====== STORED ROWS
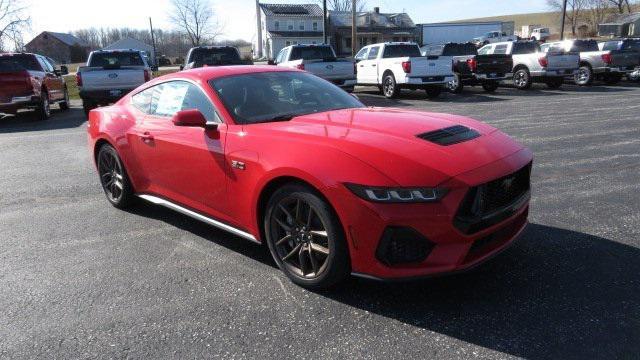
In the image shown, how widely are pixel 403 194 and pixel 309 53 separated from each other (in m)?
14.9

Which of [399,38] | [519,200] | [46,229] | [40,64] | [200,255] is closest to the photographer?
[519,200]

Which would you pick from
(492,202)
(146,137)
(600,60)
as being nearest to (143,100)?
(146,137)

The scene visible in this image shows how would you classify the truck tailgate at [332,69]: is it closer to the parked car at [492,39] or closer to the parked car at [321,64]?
the parked car at [321,64]

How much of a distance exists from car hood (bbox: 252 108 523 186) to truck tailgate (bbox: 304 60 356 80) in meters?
12.1

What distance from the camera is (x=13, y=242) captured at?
14.8ft

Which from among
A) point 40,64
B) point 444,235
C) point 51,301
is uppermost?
point 40,64

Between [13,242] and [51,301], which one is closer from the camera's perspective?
[51,301]

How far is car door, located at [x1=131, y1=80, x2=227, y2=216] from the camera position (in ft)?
12.6

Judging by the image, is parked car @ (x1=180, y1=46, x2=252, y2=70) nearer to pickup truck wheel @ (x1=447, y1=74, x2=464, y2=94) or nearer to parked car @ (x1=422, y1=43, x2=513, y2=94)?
parked car @ (x1=422, y1=43, x2=513, y2=94)

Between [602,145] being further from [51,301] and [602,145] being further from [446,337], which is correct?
[51,301]

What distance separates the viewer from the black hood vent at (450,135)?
3.26m

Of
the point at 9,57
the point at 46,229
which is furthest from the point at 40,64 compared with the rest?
the point at 46,229

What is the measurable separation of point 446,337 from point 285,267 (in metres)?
1.20

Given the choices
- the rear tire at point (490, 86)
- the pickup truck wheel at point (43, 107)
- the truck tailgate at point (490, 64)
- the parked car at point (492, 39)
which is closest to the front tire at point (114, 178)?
the pickup truck wheel at point (43, 107)
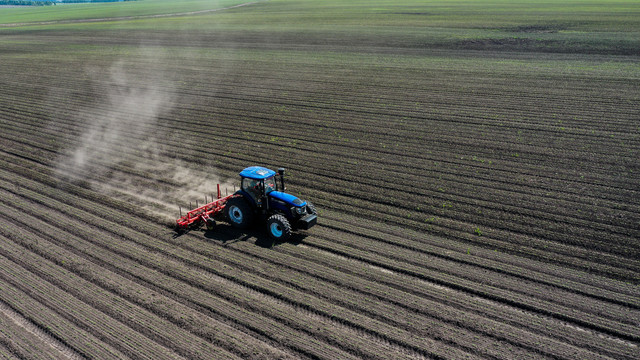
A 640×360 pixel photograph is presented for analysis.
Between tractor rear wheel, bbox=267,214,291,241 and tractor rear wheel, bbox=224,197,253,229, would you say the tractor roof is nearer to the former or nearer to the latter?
tractor rear wheel, bbox=224,197,253,229

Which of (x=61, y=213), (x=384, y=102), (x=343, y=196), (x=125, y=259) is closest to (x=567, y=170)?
(x=343, y=196)

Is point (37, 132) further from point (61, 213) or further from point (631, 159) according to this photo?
point (631, 159)

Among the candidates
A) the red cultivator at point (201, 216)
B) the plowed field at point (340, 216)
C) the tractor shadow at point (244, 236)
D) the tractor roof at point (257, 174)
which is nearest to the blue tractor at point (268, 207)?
the tractor roof at point (257, 174)

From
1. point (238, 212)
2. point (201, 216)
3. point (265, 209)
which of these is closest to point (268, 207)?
point (265, 209)

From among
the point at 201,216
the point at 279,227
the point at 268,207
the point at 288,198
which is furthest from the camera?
the point at 201,216

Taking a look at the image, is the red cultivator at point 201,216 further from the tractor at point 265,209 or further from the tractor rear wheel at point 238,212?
the tractor rear wheel at point 238,212

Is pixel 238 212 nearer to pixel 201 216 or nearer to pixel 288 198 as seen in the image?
pixel 201 216
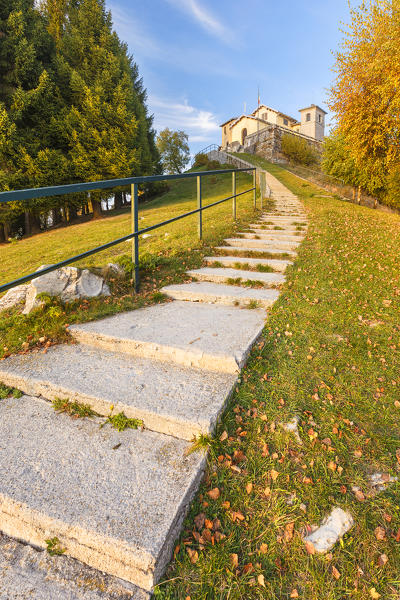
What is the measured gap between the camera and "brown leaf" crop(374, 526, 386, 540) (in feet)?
4.36

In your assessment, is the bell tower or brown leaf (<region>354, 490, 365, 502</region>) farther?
the bell tower

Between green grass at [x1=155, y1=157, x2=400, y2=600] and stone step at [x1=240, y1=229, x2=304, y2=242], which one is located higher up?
stone step at [x1=240, y1=229, x2=304, y2=242]

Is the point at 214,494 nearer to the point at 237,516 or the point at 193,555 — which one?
the point at 237,516

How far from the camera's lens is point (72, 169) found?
15281 millimetres

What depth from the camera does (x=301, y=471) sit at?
1627 millimetres

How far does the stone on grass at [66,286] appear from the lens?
119 inches

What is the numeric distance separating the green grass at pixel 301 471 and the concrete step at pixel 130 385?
19cm

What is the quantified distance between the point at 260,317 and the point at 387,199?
80.8 ft

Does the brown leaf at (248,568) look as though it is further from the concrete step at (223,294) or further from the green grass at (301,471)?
the concrete step at (223,294)

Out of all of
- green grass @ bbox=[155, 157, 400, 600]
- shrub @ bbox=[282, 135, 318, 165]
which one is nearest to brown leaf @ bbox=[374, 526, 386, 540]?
green grass @ bbox=[155, 157, 400, 600]

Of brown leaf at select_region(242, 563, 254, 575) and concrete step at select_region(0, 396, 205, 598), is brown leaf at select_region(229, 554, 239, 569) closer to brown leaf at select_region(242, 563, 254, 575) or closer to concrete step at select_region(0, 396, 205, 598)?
brown leaf at select_region(242, 563, 254, 575)

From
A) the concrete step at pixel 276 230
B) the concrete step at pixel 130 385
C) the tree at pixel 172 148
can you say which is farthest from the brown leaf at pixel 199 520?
the tree at pixel 172 148

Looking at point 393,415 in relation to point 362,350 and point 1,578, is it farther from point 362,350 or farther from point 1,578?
point 1,578

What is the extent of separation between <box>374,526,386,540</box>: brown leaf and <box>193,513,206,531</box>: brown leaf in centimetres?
80
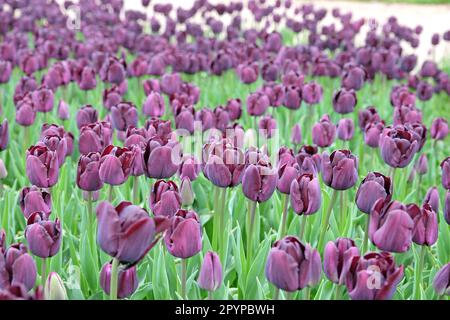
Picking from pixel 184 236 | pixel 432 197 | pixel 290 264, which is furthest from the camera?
pixel 432 197

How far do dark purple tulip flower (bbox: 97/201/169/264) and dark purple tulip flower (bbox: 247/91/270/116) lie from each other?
2261 mm

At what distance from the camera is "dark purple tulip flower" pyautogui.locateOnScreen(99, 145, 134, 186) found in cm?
212

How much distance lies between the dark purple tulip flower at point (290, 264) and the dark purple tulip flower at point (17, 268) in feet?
1.90

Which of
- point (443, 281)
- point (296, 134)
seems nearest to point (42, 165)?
point (443, 281)

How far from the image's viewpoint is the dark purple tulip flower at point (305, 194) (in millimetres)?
2132

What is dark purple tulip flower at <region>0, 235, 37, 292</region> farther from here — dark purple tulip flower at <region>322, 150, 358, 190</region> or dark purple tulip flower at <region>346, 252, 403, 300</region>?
dark purple tulip flower at <region>322, 150, 358, 190</region>

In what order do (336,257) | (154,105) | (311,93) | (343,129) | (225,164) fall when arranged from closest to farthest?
(336,257) < (225,164) < (343,129) < (154,105) < (311,93)

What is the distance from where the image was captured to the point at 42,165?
2.24 m

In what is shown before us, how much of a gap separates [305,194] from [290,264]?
0.56 meters

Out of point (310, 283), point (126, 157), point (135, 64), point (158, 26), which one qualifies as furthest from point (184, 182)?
point (158, 26)

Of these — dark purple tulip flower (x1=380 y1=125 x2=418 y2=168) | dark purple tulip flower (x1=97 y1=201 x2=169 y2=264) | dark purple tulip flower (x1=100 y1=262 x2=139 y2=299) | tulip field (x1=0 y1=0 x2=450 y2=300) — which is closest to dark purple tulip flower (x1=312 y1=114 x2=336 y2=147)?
tulip field (x1=0 y1=0 x2=450 y2=300)

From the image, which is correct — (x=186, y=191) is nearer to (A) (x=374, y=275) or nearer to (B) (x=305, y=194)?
(B) (x=305, y=194)

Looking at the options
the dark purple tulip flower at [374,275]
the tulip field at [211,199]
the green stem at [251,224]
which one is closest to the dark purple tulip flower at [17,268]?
the tulip field at [211,199]
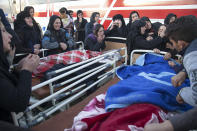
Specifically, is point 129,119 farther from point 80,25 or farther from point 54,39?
point 80,25

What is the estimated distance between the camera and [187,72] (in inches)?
40.8

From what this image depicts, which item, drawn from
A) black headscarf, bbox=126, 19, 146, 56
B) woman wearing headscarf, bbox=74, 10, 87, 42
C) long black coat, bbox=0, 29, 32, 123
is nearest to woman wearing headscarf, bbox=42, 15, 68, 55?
black headscarf, bbox=126, 19, 146, 56

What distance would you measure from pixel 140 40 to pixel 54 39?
5.65 feet

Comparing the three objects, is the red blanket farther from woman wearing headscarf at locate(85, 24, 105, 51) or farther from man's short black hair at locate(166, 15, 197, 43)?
woman wearing headscarf at locate(85, 24, 105, 51)

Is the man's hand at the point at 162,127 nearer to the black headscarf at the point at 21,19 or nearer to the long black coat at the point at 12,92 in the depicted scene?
the long black coat at the point at 12,92

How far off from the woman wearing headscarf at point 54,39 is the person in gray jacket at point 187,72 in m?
2.21

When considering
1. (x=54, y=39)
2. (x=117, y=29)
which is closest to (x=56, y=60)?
(x=54, y=39)

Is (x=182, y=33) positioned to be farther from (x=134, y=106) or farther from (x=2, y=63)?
(x=2, y=63)

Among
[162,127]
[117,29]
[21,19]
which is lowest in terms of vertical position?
[162,127]

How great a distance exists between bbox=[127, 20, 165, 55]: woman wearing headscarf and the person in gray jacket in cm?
153

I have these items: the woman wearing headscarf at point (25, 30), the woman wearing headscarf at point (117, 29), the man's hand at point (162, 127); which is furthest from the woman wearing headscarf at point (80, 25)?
the man's hand at point (162, 127)

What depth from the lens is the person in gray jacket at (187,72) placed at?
0.72m

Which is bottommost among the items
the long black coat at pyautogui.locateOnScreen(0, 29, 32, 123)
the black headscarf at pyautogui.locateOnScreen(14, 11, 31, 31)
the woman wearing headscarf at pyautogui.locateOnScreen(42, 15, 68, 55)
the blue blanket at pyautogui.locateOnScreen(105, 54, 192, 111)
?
the blue blanket at pyautogui.locateOnScreen(105, 54, 192, 111)

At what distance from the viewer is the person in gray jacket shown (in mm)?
============
### STATED EXERCISE
Starting at the line that contains "Picking from pixel" and stopping after the line that contains "0.56 meters", write out those items again with "camera" changed to "lens" and everything else left as it is.

### RESULT OF THIS TASK
Picking from pixel 184 236 | pixel 432 197 | pixel 290 264, which is furthest from the lens?
pixel 432 197

How far do dark purple tulip flower (bbox: 97/201/169/264) and dark purple tulip flower (bbox: 247/91/270/116) lie from each other?
2261 mm

At what distance from the lens is "dark purple tulip flower" pyautogui.locateOnScreen(99, 145, 134, 186) found in cm?
212

How much distance lies between the dark purple tulip flower at point (290, 264) and the dark purple tulip flower at point (17, 268) in feet?
1.90

Which of
- point (443, 281)
- point (296, 134)
seems nearest to point (42, 165)?
point (443, 281)

How far from the image's viewpoint is the dark purple tulip flower at point (305, 194) (in millimetres)?
2132

What is dark purple tulip flower at <region>0, 235, 37, 292</region> farther from here — dark purple tulip flower at <region>322, 150, 358, 190</region> or dark purple tulip flower at <region>346, 252, 403, 300</region>?
dark purple tulip flower at <region>322, 150, 358, 190</region>

In what order do (336,257) | (154,105) | (311,93) | (343,129) | (225,164) fall when arranged from closest to farthest?
(336,257) < (225,164) < (343,129) < (154,105) < (311,93)

What is the distance from where the image was captured to the point at 42,165?
2.24 m

In what is shown before us, how much of a gap separates [305,194] from [290,264]?
0.56 meters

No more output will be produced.